Companies that don’t want to bother with securing their Internet of Things (IoT) products may want to use Cloudflare’s new service, Orbit, which promises to secure their products for them.
Growing Problem Of IoT-Powered DDoS Attacks
By now, the low security of the IoT is well known. We’ve seen multiple massive distributed denial of service (DDoS) attacks last year that disrupted major online services.
The future isn’t looking too bright, either, with more and more companies big and small hurrying to release their own IoT products. Security is often treated as an afterthought, mainly because a lack of it doesn’t typically affect the people who buy a product, but also because new features and lower prices are prioritized. Something may need to change in the IoT marketplace to incentivize manufacturers to also care about security.
Cloudflare Says IoT Not Like PC Industry
Cloudflare argues that the PC security model, where a flaw is found and patched by Microsoft a month or several months later, can’t scale to tens of billions of IoT devices. The company said that one of the reasons why the two industries are the same is because nobody really wants to update their smart toaster or light bulbs.
The company has a point there -- few would want to update every single electronics product in their home. However, a solution that comes to mind would be to use automatic updates similar to the ones used by Chrome, Firefox, and other apps.
Cloudflare also said that the main reason why even enterprise users don’t apply patches to their IoT products is that those products aren’t designed to be patched.

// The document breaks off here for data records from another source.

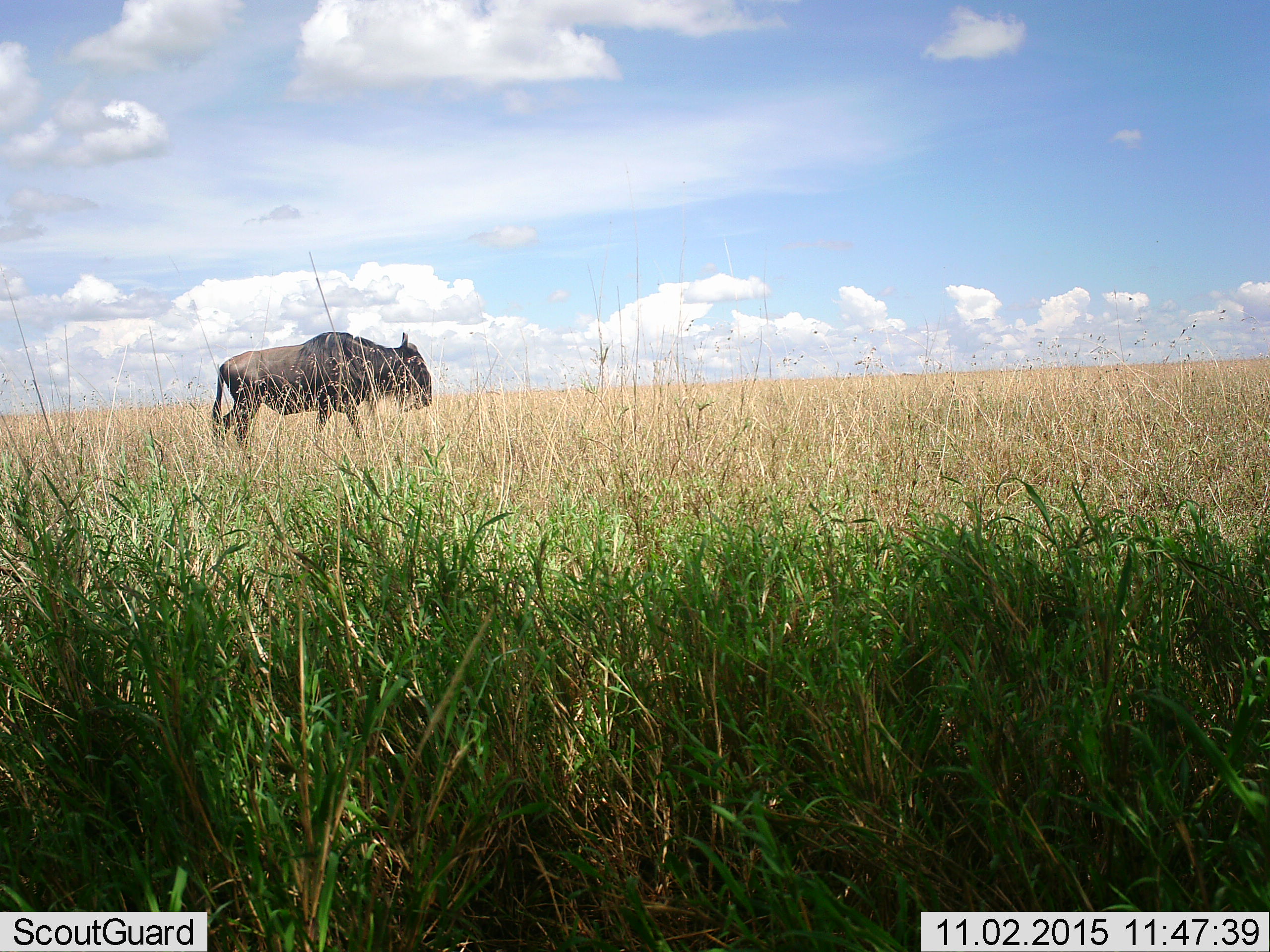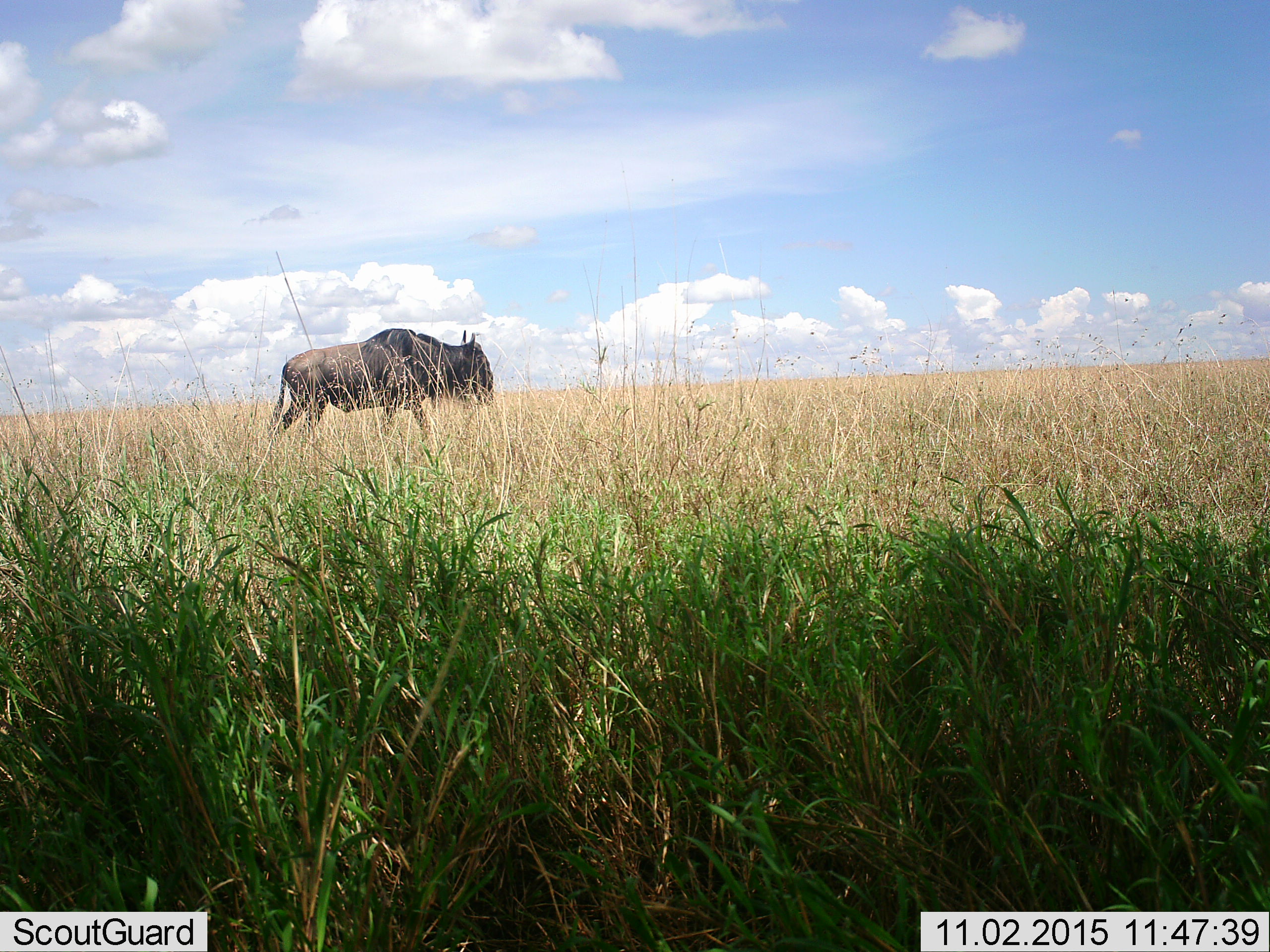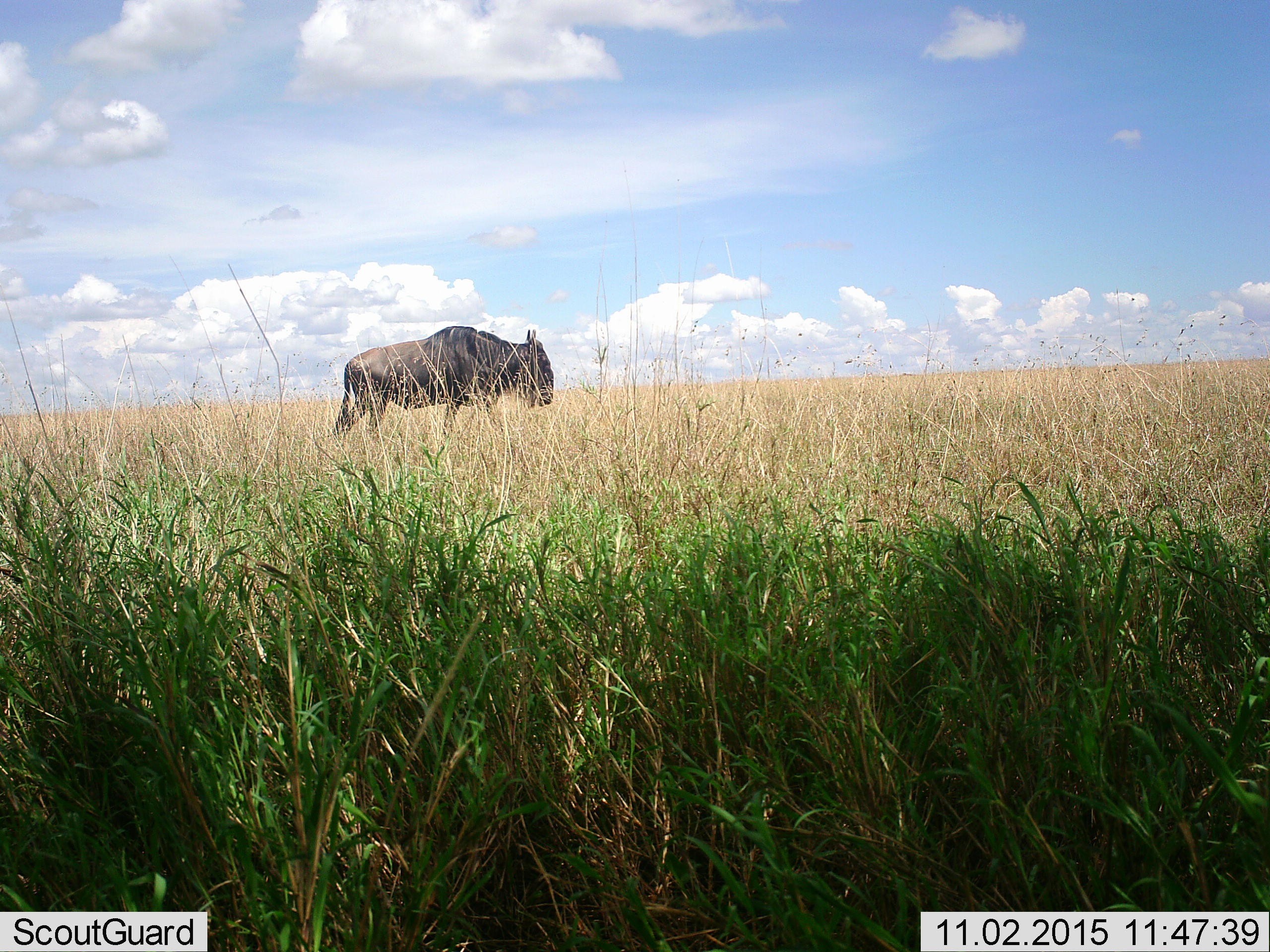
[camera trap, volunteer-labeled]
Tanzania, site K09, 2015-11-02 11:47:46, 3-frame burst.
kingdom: Animalia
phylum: Chordata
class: Mammalia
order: Artiodactyla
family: Bovidae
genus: Connochaetes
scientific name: Connochaetes taurinus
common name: blue wildebeest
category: wildebeest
Wildebeest (blue wildebeest) (Connochaetes taurinus), count 1. Behavior (volunteer vote fractions): standing 11%, resting 0%, moving 89%, interacting 0%. Young present (vote fraction): 0%. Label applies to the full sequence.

The company cited Chrysler Jeep’s remote execution bug, which the car-maker couldn’t patch over-the-air and had to recall 1.4 million cars to resolve, as an example of this problem.
Again, this seems like it would be a solvable issue, if only companies would actually design their products with software security and a robust update system in mind.
Cloudflare’s “Orbit” Solution IoT Security Problems
Cloudflare argues that it could solve many IoT security issues by interposing itself between the device maker and the user by offering a third-party security layer. The company said could have solved the Jeep security issues, for example, by using a firewall to restrict direct access to the car’s vulnerable software.
Cloudflare will also use its own anti-malware system to filter known malware from passing through its network. Additionally, its customers will be able to write their own rules for the Cloudflare firewall affecting their devices, similar to how a Windows user creates their own firewall rules on top of the default ones.
Cloudflare said that it’s already protecting 120 million IoT devices with its Orbit security layer, and that Lockitron, which makes smart door locks, is one of the companies benefiting from this security:
“Keeping our products and customers secure is our primary concern,” said Paul Gerhardt, co-founder of Lockitron. “Cloudflare provides an extra layer of security that allows us to keep our devices continually updated and ahead of any vulnerabilities,” he added.
An Old Solution To Even Older Security Problems
Although Cloudflare believes that the IoT industry isn’t like the PC industry, the security ecosystem of IoT devices feels much like the '90s era of Windows security. If IoT devices are like '90s Windows machines, then Cloudflare’s solution seems to be a 2000s-era security solution.
Firewalls started rising in popularity in the 2000s, but we’ve learned since then that they are far from impenetrable. In fact, companies such as Google and Duo are already moving away from such perimeter defenses in favor of better end-point security and other, more modern security systems.
That doesn’t mean Cloudflare’s solution isn’t a good one in the current wild, wild west of IoT security. Orbit could significantly improve the security of many IoT products on the market. However, it could be only a matter of time before this solution stops being enough, just as it happened in the PC market. Eventually, IoT manufacturers would likely learn that the best security is end-point security coupled with a solid update system.